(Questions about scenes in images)
- - -

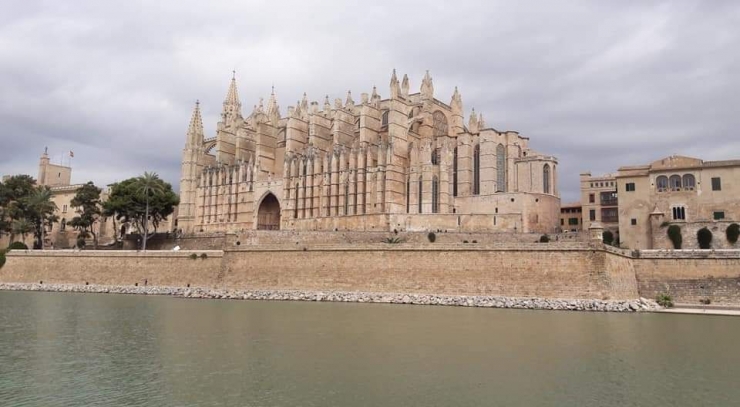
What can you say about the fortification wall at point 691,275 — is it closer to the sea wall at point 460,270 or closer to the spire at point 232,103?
the sea wall at point 460,270

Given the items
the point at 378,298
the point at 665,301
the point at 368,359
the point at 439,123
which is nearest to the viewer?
the point at 368,359

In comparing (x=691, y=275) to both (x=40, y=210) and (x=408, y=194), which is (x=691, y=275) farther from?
(x=40, y=210)

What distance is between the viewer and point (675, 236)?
34250 millimetres

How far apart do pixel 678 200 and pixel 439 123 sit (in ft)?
66.4

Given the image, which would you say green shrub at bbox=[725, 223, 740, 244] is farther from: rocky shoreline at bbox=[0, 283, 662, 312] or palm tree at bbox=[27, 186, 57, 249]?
palm tree at bbox=[27, 186, 57, 249]

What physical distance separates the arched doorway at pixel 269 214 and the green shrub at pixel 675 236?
1229 inches

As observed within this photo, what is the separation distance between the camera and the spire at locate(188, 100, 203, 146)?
58.5 metres

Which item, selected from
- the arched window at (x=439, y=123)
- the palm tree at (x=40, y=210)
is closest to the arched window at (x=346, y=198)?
the arched window at (x=439, y=123)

- - -

### Problem details:
Repeat the listing above word for word, starting at the line that contains "Given the items" and continuing through the end of the listing.

### Task answer:
Given the items
the point at 378,298
the point at 665,301
the point at 368,359
the point at 439,123
which is nearest to the viewer?
the point at 368,359

In comparing (x=691, y=275) to both (x=40, y=210) and (x=408, y=194), which is (x=691, y=275) farther from?
(x=40, y=210)

What distance is between the viewer and point (675, 236)?
34250 millimetres

How far apart do pixel 678 200 and pixel 439 123 sit (in ft)?
66.4

Given the image, which would you say green shrub at bbox=[725, 223, 740, 244] is farther from: rocky shoreline at bbox=[0, 283, 662, 312] or palm tree at bbox=[27, 186, 57, 249]?
palm tree at bbox=[27, 186, 57, 249]

What physical distance separates the arched doorway at pixel 269 214 and the green shrub at pixel 675 236?
1229 inches

As observed within this photo, what is the separation distance between the camera and the spire at locate(188, 100, 203, 146)?
58.5 metres

Which item, selected from
- the arched window at (x=439, y=123)
- the palm tree at (x=40, y=210)
is closest to the arched window at (x=346, y=198)?
the arched window at (x=439, y=123)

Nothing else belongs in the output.